The result has been that many municipalities have seen the economic benefit of companies moving to town while neighboring cities, primarily San Jose, have had to absorb the population crunch that comes along with the economic boom.
“So, the cities in northern Santa Clara County in particular, historically have emphasized job growth and not residential growth. San Jose was our bedroom community for a long time. It still is,” Siegel said.
But, Siegel says, some cities such as Mountain View and Palo Alto have begun to change their approach.
Palo Alto Mayor Eric Filseth agrees that many elected leaders around the area were slow to address these issues. But Filseth says simple economics and the difficulty in getting middle wage workers to fill public sector jobs changes Palo Alto city leaders’ thinking about five years ago.
“Low and middle wage earners come under a huge amount of pressure. That's certainly happening in our town,” Filseth said.
Because of high housing costs, “less than 10 percent of our teachers live here in Palo Alto. Less than 7 percent of our city staff lives here in Palo Alto,” Mayor Filseth said. “We began taking measures to try to constrain job growth to the point where we could realistically keep up on housing.
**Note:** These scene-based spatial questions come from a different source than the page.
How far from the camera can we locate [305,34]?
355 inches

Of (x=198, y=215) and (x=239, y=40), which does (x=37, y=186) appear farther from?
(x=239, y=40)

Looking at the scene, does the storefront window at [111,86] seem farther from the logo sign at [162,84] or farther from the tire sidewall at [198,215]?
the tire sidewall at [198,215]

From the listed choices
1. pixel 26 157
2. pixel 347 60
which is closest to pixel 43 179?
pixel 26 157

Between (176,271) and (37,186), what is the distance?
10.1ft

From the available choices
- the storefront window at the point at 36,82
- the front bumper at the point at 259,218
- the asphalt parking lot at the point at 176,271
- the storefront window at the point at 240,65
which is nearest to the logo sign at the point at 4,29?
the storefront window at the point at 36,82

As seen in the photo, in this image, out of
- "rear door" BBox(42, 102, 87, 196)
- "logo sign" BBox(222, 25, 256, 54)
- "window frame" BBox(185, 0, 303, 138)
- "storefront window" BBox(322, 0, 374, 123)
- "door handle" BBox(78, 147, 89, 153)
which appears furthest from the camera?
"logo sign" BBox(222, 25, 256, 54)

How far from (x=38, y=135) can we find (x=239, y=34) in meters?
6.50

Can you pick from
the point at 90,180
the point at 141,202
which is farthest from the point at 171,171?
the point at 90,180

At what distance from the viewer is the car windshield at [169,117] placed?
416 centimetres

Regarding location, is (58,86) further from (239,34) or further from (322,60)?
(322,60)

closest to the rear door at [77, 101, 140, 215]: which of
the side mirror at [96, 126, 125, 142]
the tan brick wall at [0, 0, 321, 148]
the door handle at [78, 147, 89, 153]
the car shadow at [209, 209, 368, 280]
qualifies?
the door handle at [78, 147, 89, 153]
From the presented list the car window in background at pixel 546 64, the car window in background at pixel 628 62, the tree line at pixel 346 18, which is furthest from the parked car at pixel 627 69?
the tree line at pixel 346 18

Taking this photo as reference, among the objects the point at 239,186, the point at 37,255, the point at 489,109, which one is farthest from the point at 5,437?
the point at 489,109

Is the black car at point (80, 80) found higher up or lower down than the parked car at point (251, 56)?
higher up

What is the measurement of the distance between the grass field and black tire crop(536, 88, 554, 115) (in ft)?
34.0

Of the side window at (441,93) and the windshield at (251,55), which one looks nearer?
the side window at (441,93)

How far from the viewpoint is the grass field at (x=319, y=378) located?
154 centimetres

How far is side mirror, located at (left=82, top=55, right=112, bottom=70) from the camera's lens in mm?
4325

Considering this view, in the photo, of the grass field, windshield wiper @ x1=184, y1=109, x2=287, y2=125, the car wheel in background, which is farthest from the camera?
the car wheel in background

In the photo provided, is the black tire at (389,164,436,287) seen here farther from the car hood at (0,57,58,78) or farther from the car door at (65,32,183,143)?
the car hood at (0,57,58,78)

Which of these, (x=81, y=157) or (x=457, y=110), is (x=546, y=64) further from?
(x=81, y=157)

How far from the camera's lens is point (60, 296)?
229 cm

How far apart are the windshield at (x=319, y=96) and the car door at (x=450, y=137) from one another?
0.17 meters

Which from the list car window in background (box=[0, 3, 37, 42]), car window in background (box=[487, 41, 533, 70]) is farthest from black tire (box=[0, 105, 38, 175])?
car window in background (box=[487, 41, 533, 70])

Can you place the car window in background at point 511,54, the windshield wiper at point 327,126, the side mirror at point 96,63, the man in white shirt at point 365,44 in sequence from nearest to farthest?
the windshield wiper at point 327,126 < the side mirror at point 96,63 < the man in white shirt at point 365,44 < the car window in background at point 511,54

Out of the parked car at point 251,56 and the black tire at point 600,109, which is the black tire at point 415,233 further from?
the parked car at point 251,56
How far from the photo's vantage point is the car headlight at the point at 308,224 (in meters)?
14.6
Since about 2016, that's been the case. But the valley, continues to produce jobs vastly faster than it produces housing.”
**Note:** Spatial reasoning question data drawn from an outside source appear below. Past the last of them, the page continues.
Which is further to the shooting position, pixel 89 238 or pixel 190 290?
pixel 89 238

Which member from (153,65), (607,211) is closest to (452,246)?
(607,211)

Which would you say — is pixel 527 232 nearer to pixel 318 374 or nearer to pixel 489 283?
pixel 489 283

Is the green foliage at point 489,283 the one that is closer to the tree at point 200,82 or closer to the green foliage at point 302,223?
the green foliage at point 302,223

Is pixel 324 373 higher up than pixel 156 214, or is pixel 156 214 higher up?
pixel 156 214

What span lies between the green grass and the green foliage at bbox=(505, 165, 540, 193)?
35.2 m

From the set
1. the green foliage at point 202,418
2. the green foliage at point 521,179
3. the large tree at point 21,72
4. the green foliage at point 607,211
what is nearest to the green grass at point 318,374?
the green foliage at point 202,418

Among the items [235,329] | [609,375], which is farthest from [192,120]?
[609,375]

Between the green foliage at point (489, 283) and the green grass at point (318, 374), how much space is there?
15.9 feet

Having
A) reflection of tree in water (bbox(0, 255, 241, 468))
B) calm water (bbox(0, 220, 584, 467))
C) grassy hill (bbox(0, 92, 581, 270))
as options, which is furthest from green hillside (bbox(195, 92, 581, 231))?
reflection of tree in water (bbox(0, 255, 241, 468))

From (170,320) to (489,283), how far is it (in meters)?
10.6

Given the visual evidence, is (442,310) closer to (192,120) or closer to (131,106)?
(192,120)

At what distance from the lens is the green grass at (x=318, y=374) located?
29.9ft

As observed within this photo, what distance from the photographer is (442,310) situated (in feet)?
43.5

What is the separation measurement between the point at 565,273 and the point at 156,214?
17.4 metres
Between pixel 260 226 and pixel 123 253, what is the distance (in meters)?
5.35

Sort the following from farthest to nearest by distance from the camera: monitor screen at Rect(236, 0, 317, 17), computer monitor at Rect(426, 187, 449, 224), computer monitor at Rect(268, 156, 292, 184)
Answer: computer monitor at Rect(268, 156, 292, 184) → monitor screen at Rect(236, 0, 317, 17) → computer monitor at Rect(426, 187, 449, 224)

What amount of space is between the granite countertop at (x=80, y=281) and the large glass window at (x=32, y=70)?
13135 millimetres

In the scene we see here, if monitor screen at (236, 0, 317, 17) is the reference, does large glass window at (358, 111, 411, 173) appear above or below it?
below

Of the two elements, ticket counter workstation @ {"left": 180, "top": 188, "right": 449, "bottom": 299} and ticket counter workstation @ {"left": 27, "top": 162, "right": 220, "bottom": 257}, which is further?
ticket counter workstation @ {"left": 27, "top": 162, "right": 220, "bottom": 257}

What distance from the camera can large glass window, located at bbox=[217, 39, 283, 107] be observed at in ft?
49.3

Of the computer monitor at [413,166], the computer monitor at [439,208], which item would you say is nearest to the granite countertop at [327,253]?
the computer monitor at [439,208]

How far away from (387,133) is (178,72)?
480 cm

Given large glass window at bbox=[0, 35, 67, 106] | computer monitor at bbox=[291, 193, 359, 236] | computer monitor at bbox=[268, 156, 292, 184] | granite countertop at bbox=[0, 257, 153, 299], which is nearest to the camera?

FUTURE ROLE WEALTH PLAYS IN SUCCESS OR FAILURE
Which brings us back to all these top ten property owners and all the wealth currently residing in Silicon Valley.
“I see this as fundamentally a problem of investment,” Filseth said. “I mean, the valley has generated immense wealth. The valley's economic expansion has generated immense wealth and has not invested it enough of it in the housing and transportation infrastructure that's necessary to support that expansion.”
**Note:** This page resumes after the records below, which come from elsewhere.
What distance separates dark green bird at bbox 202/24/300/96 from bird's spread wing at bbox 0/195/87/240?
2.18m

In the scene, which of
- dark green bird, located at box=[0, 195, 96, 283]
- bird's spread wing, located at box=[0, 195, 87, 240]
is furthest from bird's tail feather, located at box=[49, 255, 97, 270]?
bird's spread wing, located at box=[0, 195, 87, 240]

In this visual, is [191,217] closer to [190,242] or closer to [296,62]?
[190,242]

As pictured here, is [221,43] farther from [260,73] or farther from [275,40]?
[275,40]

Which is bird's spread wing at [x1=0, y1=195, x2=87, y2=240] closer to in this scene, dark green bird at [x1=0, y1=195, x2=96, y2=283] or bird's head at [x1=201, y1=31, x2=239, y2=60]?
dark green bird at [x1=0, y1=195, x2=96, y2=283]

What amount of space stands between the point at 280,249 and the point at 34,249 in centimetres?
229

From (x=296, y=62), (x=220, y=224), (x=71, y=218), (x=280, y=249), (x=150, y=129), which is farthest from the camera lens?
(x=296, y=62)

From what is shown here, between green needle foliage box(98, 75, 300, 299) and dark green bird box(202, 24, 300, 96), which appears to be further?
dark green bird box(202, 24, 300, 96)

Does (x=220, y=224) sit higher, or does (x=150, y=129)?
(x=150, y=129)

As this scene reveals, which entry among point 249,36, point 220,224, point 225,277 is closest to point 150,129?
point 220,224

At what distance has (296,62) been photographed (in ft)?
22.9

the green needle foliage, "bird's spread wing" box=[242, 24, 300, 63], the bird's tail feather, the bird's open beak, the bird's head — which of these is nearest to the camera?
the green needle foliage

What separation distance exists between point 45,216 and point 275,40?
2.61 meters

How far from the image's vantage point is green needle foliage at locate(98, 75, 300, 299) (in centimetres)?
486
Despite some successes Assessor Stone says enough still has been done either by elected leaders or by the major property-owning tech companies and developers.
Stone compares the current Silicon Valley to the metro area around Detroit during the automotive boom of the 1950’s and 60’s.
“You know it (inattention to housing and infrastructure) is going to kill us,” Stone said.
Like Silicon Valley now “everybody wanted to be Detroit. They wanted an automobile industry,” said Stone.
Now said the man who’s been watching this problem from his seat in the Property Assessor’s office for a quarter century warns “Detroit's been in bankruptcy. The population (of Detroit) has gone from 2 million to 600,000. And I truly believe that if we do not solve our housing problem in general, we will eventually go the way of Detroit.”
“And things happen a lot faster here in Silicon Valley than they did in Detroit,” said Stone. “So, if we don't solve these problems, we will go the way of Detroit a lot quicker than Detroit.”